Let's go one at a time through this.
However, I want to make sure I understand when you can lose principal. With TIPs, you're only able to buy them on the secondary market (if not using Treasury Direct)
No. Most major brokerages offer $0 or low cost primary auctions for US treasury bonds. Fidelity offers $0 treasury purchases online. Noncompetitive bidding is available for up to $10,000,000 in bonds.
which means you might have to pay more than face value,
Yes. That characterizes the secondary market. TIPS funds are subject to the same risks.
and could therefore lose principal if you hold to maturity
Maybe, depending on how you purchased the bond. TIPS maturity values are the maximum of the two: initial face value or inflation adjusted face value. If you hold to maturity and buy at auction, you will not lose your principal. Tax treatment of the principal adjustment due to inflation can complicate the calculations. You may lose any premium you paid over face value to acquire the bond.
or need to sell into the market for less than you purchased for. Do I have that correct?
Yes. If you bought in on the secondary market for above the initial principal value, it is possible for depreciation to reduce the adjusted principal value of the bond. You may also lose any premium you paid over face value to acquire the bond.
With I Bonds, since you can only buy them on Treasury Direct, you don't pay more than face value. At any time after 1 year, you can get your full principal back with no loss, albeit a small loss of some interest if held less than 5 years.

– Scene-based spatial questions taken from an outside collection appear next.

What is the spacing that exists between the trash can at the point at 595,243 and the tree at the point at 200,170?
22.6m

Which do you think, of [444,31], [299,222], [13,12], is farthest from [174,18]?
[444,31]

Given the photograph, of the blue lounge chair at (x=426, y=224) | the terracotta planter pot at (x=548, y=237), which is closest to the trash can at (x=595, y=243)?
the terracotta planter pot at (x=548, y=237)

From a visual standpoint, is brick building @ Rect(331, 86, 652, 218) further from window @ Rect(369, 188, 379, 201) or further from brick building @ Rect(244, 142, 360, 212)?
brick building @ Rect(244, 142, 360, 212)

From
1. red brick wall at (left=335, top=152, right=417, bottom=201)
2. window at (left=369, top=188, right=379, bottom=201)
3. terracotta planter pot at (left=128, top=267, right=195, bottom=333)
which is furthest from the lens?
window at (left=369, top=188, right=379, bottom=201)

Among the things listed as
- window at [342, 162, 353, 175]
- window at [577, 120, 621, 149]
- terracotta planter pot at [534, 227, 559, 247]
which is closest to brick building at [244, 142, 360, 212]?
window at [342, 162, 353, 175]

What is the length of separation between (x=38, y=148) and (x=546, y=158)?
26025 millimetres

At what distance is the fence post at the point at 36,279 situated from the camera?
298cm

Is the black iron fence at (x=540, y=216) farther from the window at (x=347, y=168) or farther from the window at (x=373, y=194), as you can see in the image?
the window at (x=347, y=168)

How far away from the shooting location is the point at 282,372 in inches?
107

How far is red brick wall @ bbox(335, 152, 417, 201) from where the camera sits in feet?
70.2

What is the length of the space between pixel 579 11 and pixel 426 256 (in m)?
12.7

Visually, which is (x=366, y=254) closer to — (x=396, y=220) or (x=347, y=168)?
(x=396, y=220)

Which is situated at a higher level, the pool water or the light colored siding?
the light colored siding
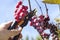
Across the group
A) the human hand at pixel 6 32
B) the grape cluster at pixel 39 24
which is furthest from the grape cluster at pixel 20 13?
the grape cluster at pixel 39 24

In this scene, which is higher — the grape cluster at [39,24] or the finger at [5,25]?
the finger at [5,25]

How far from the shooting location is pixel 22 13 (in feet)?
5.07

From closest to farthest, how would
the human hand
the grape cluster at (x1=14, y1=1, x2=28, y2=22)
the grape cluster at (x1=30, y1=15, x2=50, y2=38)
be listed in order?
the human hand
the grape cluster at (x1=14, y1=1, x2=28, y2=22)
the grape cluster at (x1=30, y1=15, x2=50, y2=38)

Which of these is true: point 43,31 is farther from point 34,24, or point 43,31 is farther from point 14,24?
point 14,24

Yes. This penalty decreases your effective yield. I bonds have a 0% floor for the interest rate. This may also reduce your effective yield.
So for example, if someone bought $10,000 worth of I Bonds, they could get their $10,000 back in full after 1 year, just with a 'fee' attached representing some lost interest.
Yes, but it will decrease your effective yield. There may also be tax implications with how the penalty is treated. This is not legal advice (IANAL).
But after 1 year, they wouldn't be at risk of getting less than face value based on market conditions, correct?
Yes, you will receive your principal back, plus any accrued interest.